Тревожусь, как дойдет эта записка, я ее через дьяка передаю, сразу же сожги, прошу…» Сердце воеводы защемило. Правда, не надолго. На смену душевным страданиям пришла досада на возлюбленную. «Словно избалованное дитятко, смотри-ка, честь потерянную жалеет! Хватит, хватит об этом… Уедет в Даурию — забуду. Клавдия сладкая, горячая… И с ней проживу».
Воевода сжег письмо и стал читать пришедшие из Москвы грамоты. Четыре месяца они были в дороге. Какой-то писарь словно не гусиным пером водил по бумаге, а топором зарубки делал: буквы с человеческий рост. Куда уж этому писаришке в большие дела лезть! Как держат его в Сибирском приказе?.. Да и бумага, словно дубовая кора, под рукой хрящом скрипит. Гагарин-Постный начал читать.
Дмитрий Францбеков, якутский воевода, писал: «…земли даурские огромные богатства сулят…». В другой грамоте сообщалось о наказе Пашкову: «Триста стрельцов возьмешь и с ними собирайся в Даурию…». Там же, в этой грамоте, было сказано: войсковым попом назначается протопоп Аввакум.
Две подписи под грамотами: царя Алексея Михайловича и Патриарха Никона. От высоких имен князь задрожал.
Алексей Филиппович Пашков на днях заезжал к нему. Смелый воевода, не любит тех, кто ему поперек встает, порою на людей и кнут поднимает. Гром, а не воевода!
В поход ему двести баркасов надо готовить. Из Даурии недавно прибыл Петр Бекетов. Его отряду, конечно, нелегко было: остяки не давали им покоя, не раз на их струги нападали, да, слава Богу, все живыми-здоровыми вернулись. На берегах Амура за зиму поставили три крепости. На землях тех хозяином был Ерофей Хабаров. Сам он второй год уже в Москве служит, в Сибирском приказе. Государь его лично пригласил. Теперь на Амур-реке «приставленным наместником» Онуфрий Степанов. В новой грамоте царь так и написал: «Под мою крепкую руку ты, Пашков, возьми всех сибирских князьков и узрей, есть ли у Амур-реки олово и серебряная руда». Пашкову и его сыну Ерофею было строго-настрого наказано создать Даурские владения.
Егор Васильевич хорошо понимал, что по грамотам царя Пашков назначался наместником края величиной в пол-Европы. Сколько трудиться ему надо! Попробуй обойди дикие леса, поплавай-ка по бушующим рекам. Волосы дыбом встанут! «Нет, мне дальше Тобольска нечего делать! И здесь жизнь неплоха. Только умей вертеться да карманы деньгой набивай!» — про себя подумал князь.
— Клав-дя! — снова зычно крикнул.
— Я здесь, я здесь, — закудахтала красотка за дверью.
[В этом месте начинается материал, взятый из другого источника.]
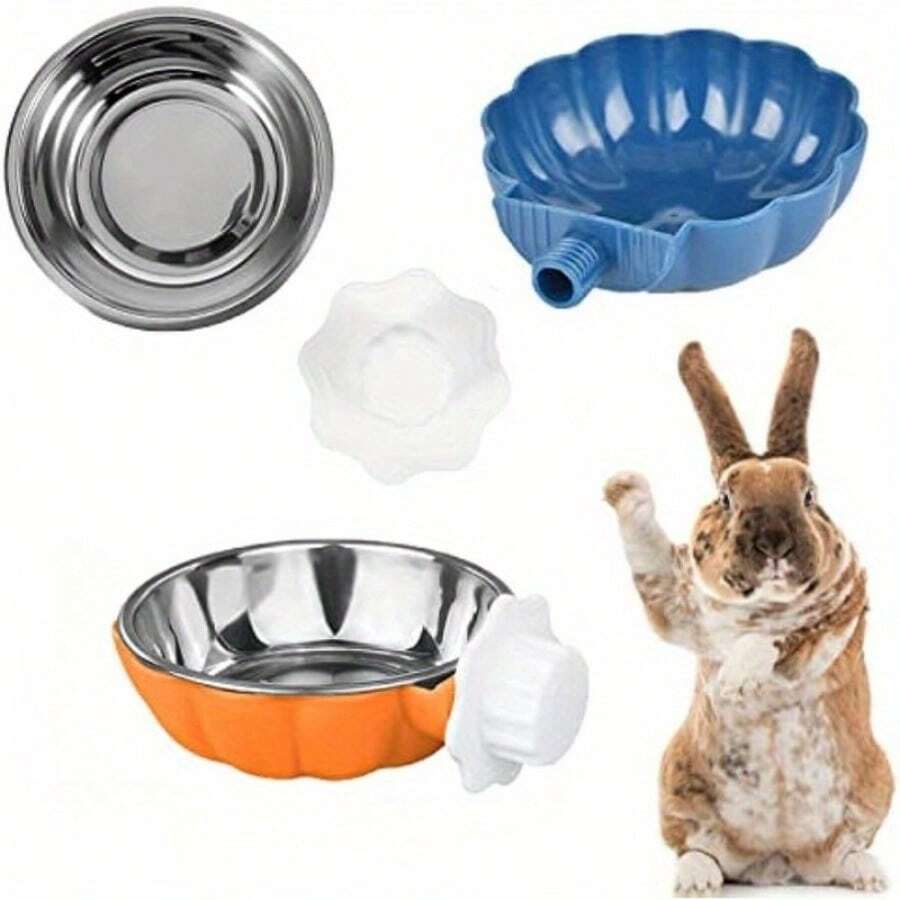 Rabbit Food Bowls Set Hanging Cage Bunny Bowl Guinea Pig Chinchilla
Она знала, зачем хозяин зовет. — Иду, любый мой!
* * *
Много сел и городов Аввакум проехал, много людей и обычаев видел и, если бы обо всём этом рассказал, — десятки книг бы нам оставил. «И сколько горя я испытал — обо всём и не перескажешь».
Тобольск ему нравился. Он стоит на слиянии Иртыша и Тобола, на высоком берегу девять башен виднеются. Там, в могучей крепости, хранятся все подати, собранные в Сибири: собольи и куньи меха, кедровые орехи и масло, другое добро. Только мехов здесь ежегодно собирается на двести тысяч рублей. Такую дань Москва раньше никогда не видывала!
Когда-то на горе стоял Искер-городок, столица сибирского Кучум-хана. Кучума победил воевода Ермак, его послы затем челом били Ивану Грозному. С того времени, когда дьяк Данила Чулков «посадил» острог над Иртышом, прошло шестьдесят лет. Теперь Тобольск — столица Сибири, есть у него и свой герб: на задних лапах сидят два соболя и между ними воткнуты две стрелы. В Тобольск из-за границы приезжают, по торговой части он — самая главная крепость Сибири.
Церковь Вознесения, где служил Аввакум, стоит у Прямского извоза. Эта дорога идет к растянутым по взгорью улицам. Там живут немцы и татары. Мимо церкви и зимой и летом проходят торговые караваны, приезжающие даже из Бухары.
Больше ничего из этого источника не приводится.